• Recorded information:
>>>>>
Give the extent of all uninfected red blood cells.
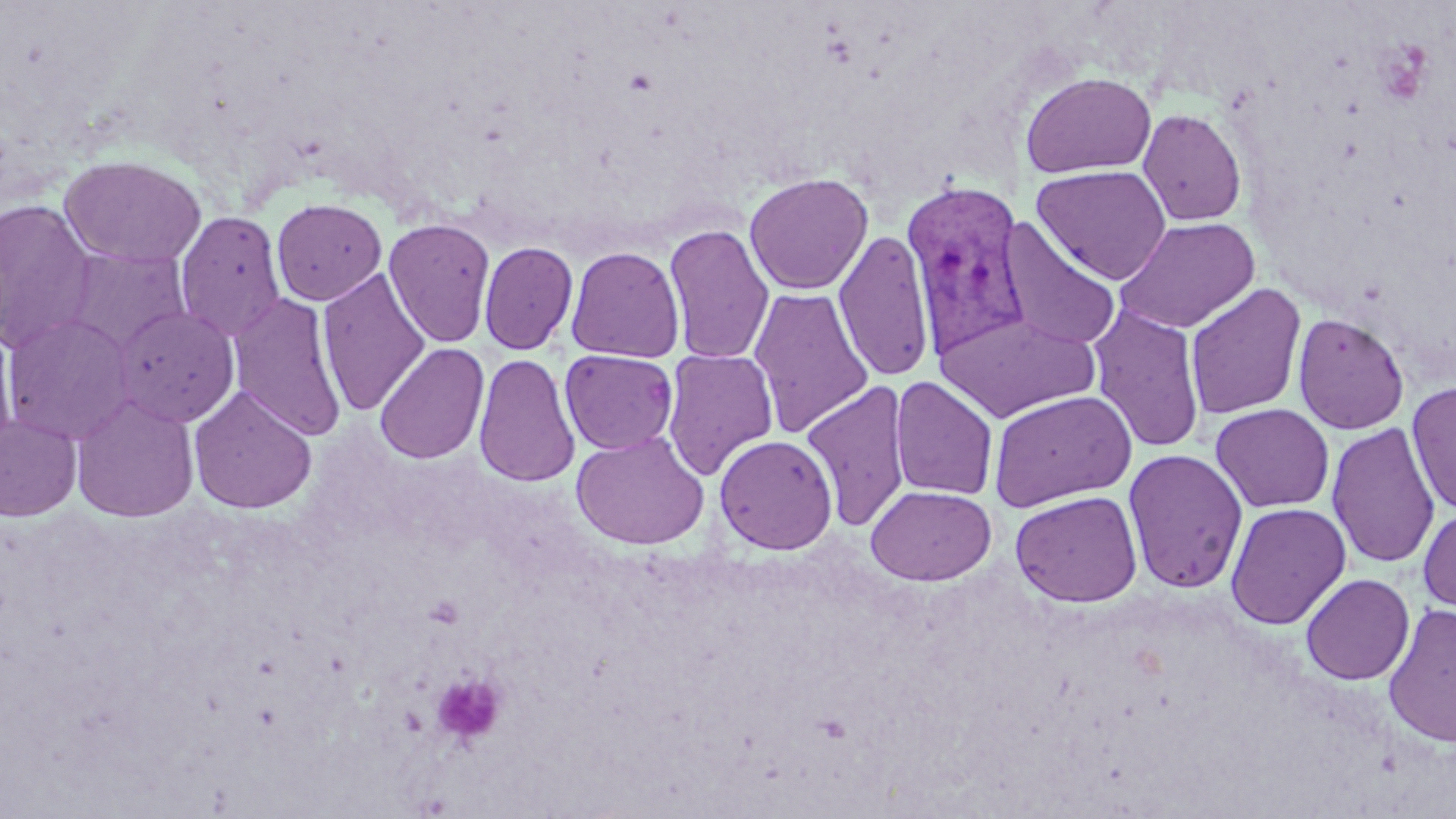
Approximate bounding boxes as named x1/y1/x2/y2 corners in pixels.
Uninfected red blood cells: (x1=1020, y1=71, x2=1157, y2=178), (x1=1137, y1=108, x2=1247, y2=226), (x1=59, y1=154, x2=207, y2=268), (x1=1031, y1=164, x2=1172, y2=284), (x1=744, y1=171, x2=873, y2=295), (x1=0, y1=198, x2=99, y2=353), (x1=271, y1=198, x2=387, y2=305), (x1=175, y1=211, x2=287, y2=342), (x1=1115, y1=217, x2=1260, y2=334), (x1=384, y1=218, x2=497, y2=348), (x1=998, y1=219, x2=1121, y2=351), (x1=663, y1=223, x2=775, y2=364), (x1=834, y1=229, x2=936, y2=382), (x1=479, y1=241, x2=578, y2=355), (x1=565, y1=245, x2=686, y2=363), (x1=61, y1=246, x2=191, y2=356), (x1=317, y1=268, x2=431, y2=416), (x1=1184, y1=284, x2=1306, y2=420), (x1=749, y1=287, x2=875, y2=438), (x1=228, y1=293, x2=348, y2=442), (x1=1088, y1=303, x2=1207, y2=453), (x1=112, y1=305, x2=242, y2=428), (x1=934, y1=311, x2=1100, y2=422), (x1=1, y1=312, x2=136, y2=444), (x1=1293, y1=313, x2=1409, y2=434), (x1=0, y1=328, x2=18, y2=461), (x1=374, y1=342, x2=490, y2=465), (x1=559, y1=349, x2=678, y2=455), (x1=661, y1=349, x2=778, y2=480), (x1=473, y1=352, x2=580, y2=488), (x1=889, y1=376, x2=998, y2=500), (x1=802, y1=380, x2=911, y2=531), (x1=1406, y1=382, x2=1456, y2=516), (x1=188, y1=386, x2=318, y2=514), (x1=989, y1=389, x2=1137, y2=510), (x1=70, y1=393, x2=199, y2=522), (x1=1211, y1=403, x2=1334, y2=513), (x1=0, y1=413, x2=83, y2=522), (x1=1327, y1=420, x2=1441, y2=569), (x1=570, y1=430, x2=710, y2=550), (x1=714, y1=433, x2=838, y2=554), (x1=1123, y1=448, x2=1248, y2=594), (x1=866, y1=484, x2=996, y2=585), (x1=1010, y1=490, x2=1143, y2=608), (x1=1225, y1=501, x2=1350, y2=630), (x1=1417, y1=505, x2=1456, y2=617), (x1=1301, y1=573, x2=1415, y2=685), (x1=1382, y1=602, x2=1456, y2=748).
<<<<<
• What you will do:
Up to and including the line with "Approximate bounding boxes", copy the data above from its first line. Skip pictures.

• Expected output:
Give the extent of all uninfected red blood cells.
Approximate bounding boxes as named x1/y1/x2/y2 corners in pixels.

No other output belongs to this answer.